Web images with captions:
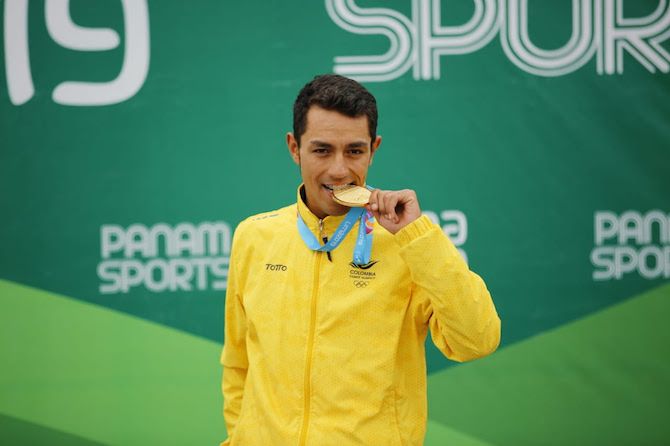 Dani Martinez (Colombia) took gold at the men's individual time trial at the 2019 Pan American Games in Lima, Peru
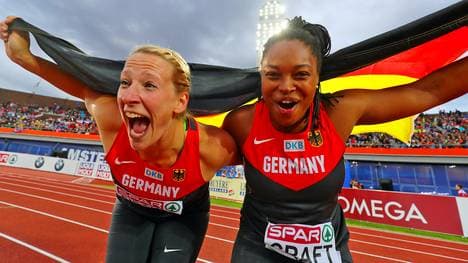 Julia Fischer (l.) und Shanice Craft (r.) durften über Silber und Bronze jubeln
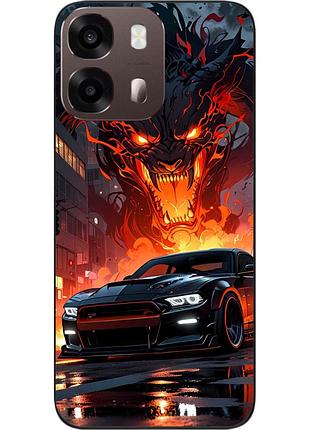 Силиконовый чехол epik для oppo a6s с принтом огненный дракон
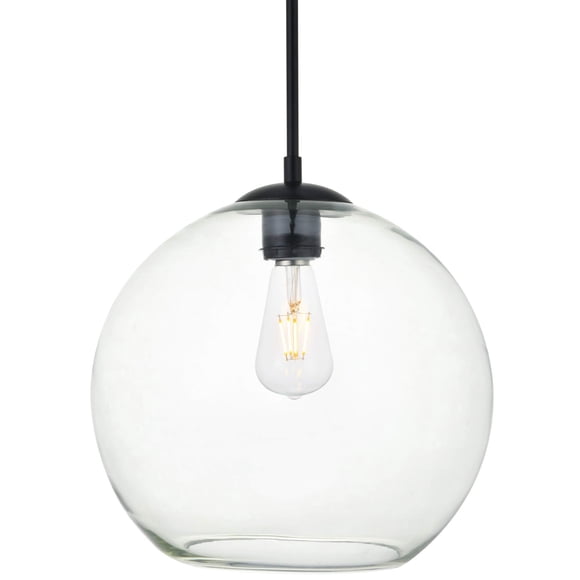 Lámpara Colgante Elegant Lighting Baxter Negra Transparente 30 cm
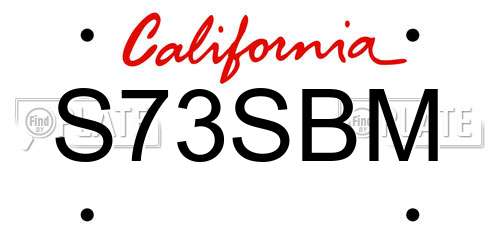 S73SBM California License Plate
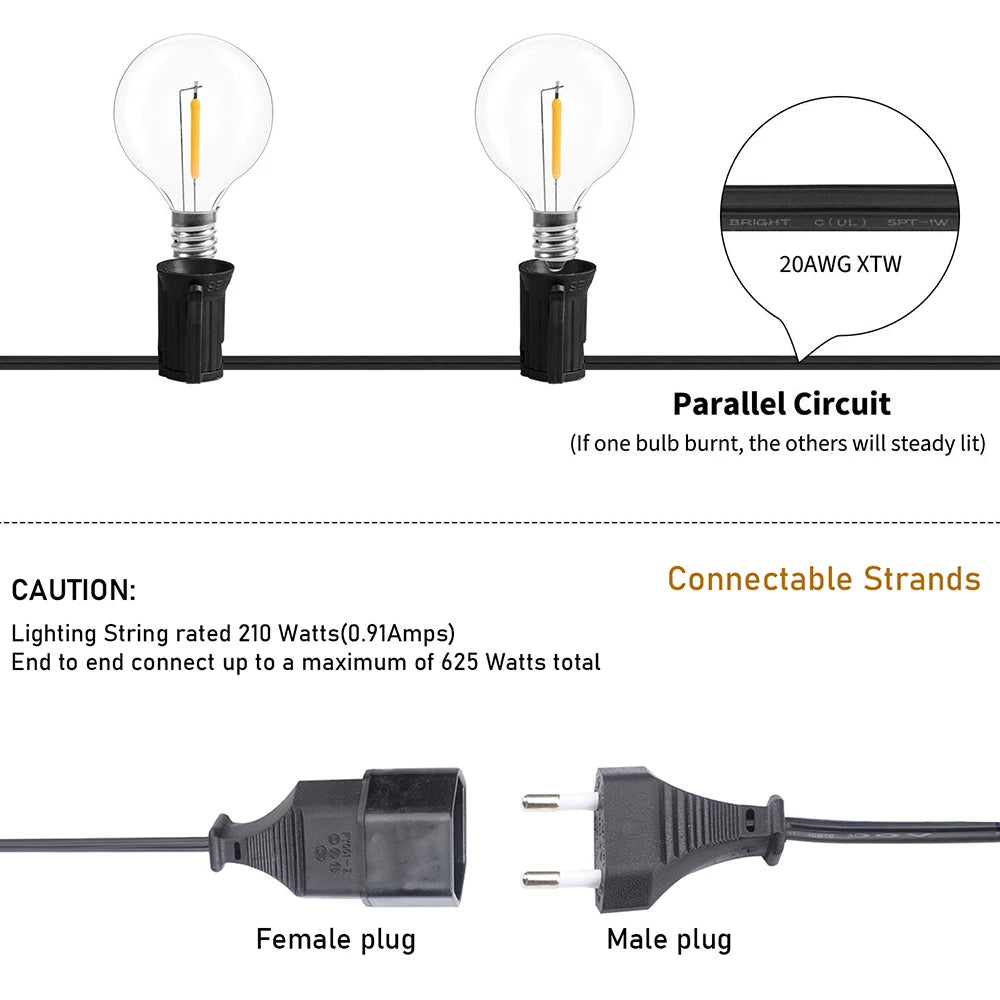 Globe String Light Fairy LED G40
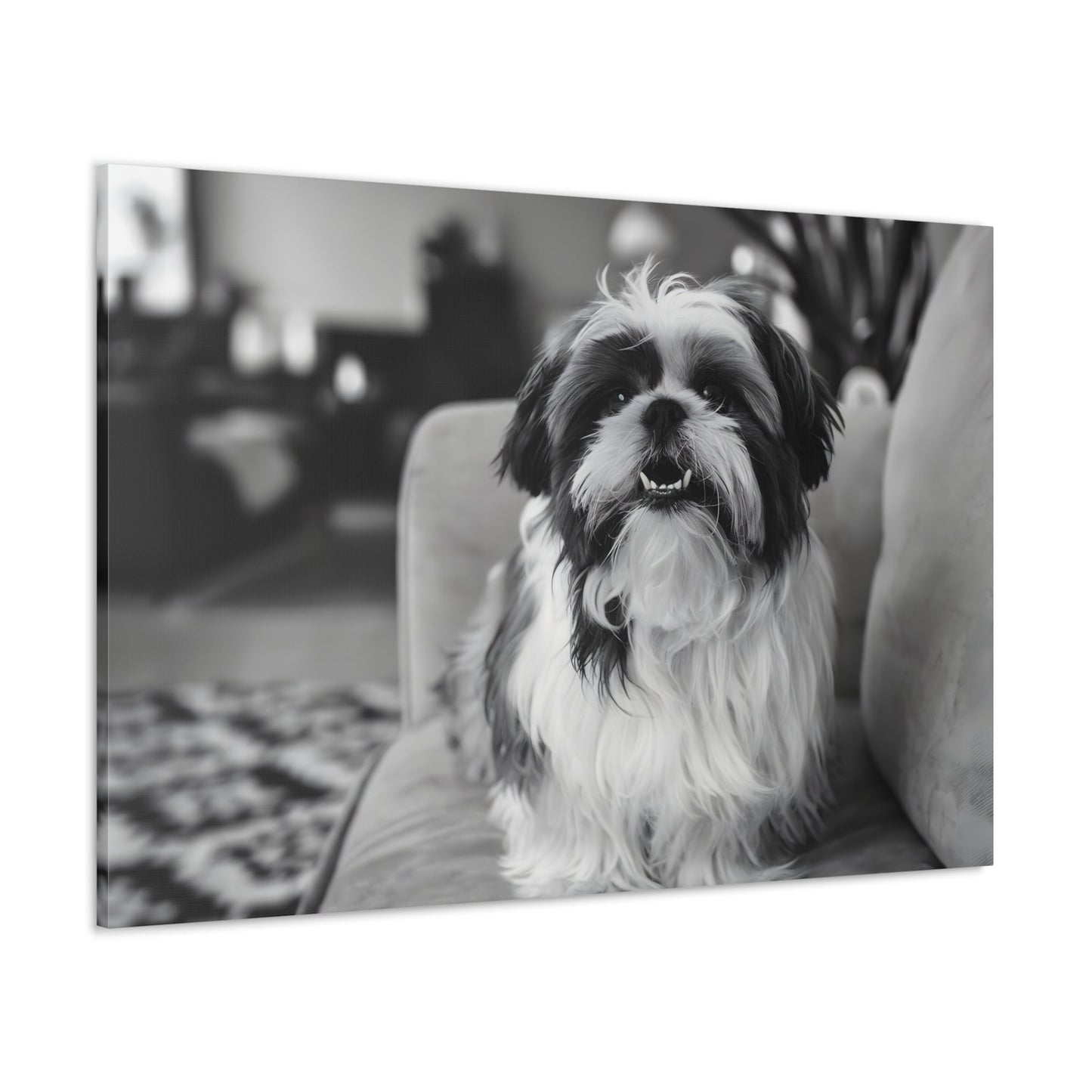 "Curly-Sue" The Shih Tzu"Curly-Sue" The Shih Tzu Art Print | Black & White Color Splash | MonoCanvas"Curly-Sue Shih Tzu Art Print | Black &amp; White Color Splash | Monochromatic Living Room Decor 
Discover a striking black-and-white art print of Curly-Sue, a Shih 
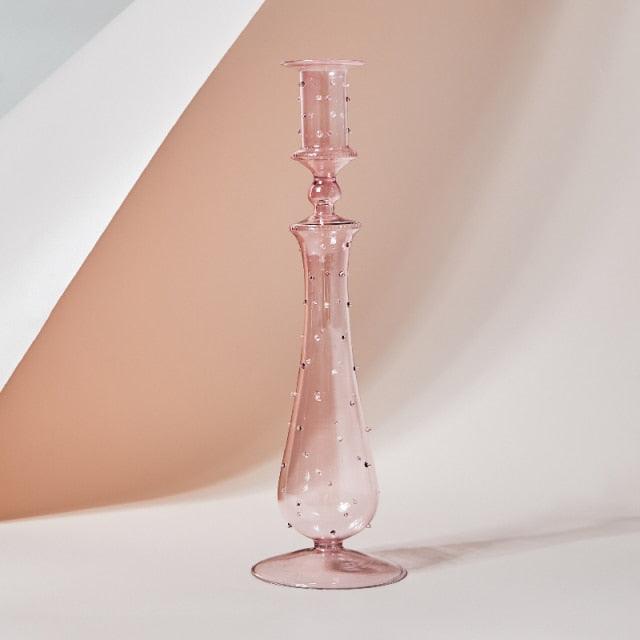Soft Pink Glass Tea Light Holder | Home Table Decoration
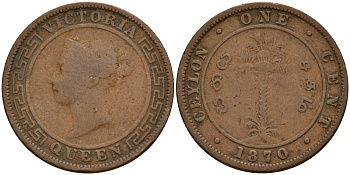 Цейлон 1 цент 1870 Виктория (1837-1901)  медь 4595-332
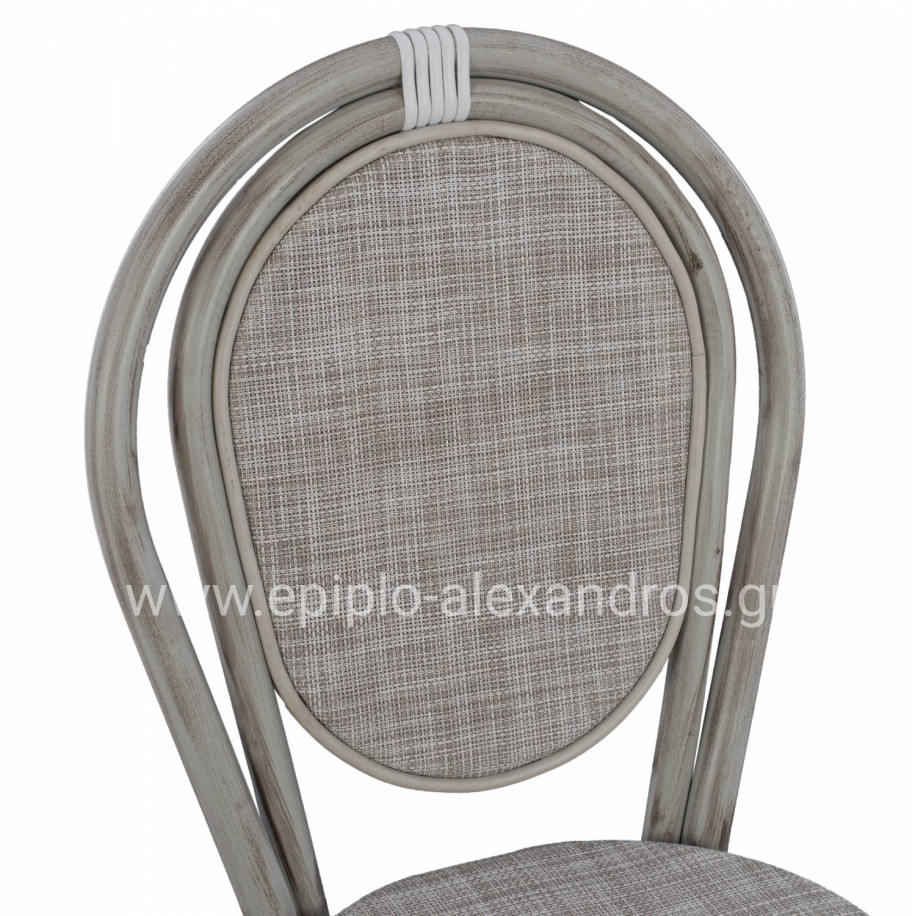 ΚΑΡΕΚΛΑ ΑΛΟΥΜΙΝΙΟΥ KASON BAMBOO LOOK ΠΑΤΙΝΑ ΓΚΡΙ ΜΕ TEXTLINE 45x57x88 εκ. HM5109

DIRECTIONS:
Reproduce the text of every entry above word for word, leaving out the pictures.

WORKED SOLUTION:
 Dani Martinez (Colombia) took gold at the men's individual time trial at the 2019 Pan American Games in Lima, Peru
 Julia Fischer (l.) und Shanice Craft (r.) durften über Silber und Bronze jubeln
 Силиконовый чехол epik для oppo a6s с принтом огненный дракон
 Lámpara Colgante Elegant Lighting Baxter Negra Transparente 30 cm
 S73SBM California License Plate
 Globe String Light Fairy LED G40
 "Curly-Sue" The Shih Tzu"Curly-Sue" The Shih Tzu Art Print | Black & White Color Splash | MonoCanvas"Curly-Sue Shih Tzu Art Print | Black &amp; White Color Splash | Monochromatic Living Room Decor 
Discover a striking black-and-white art print of Curly-Sue, a Shih 
Soft Pink Glass Tea Light Holder | Home Table Decoration
 Цейлон 1 цент 1870 Виктория (1837-1901)  медь 4595-332
 ΚΑΡΕΚΛΑ ΑΛΟΥΜΙΝΙΟΥ KASON BAMBOO LOOK ΠΑΤΙΝΑ ΓΚΡΙ ΜΕ TEXTLINE 45x57x88 εκ. HM5109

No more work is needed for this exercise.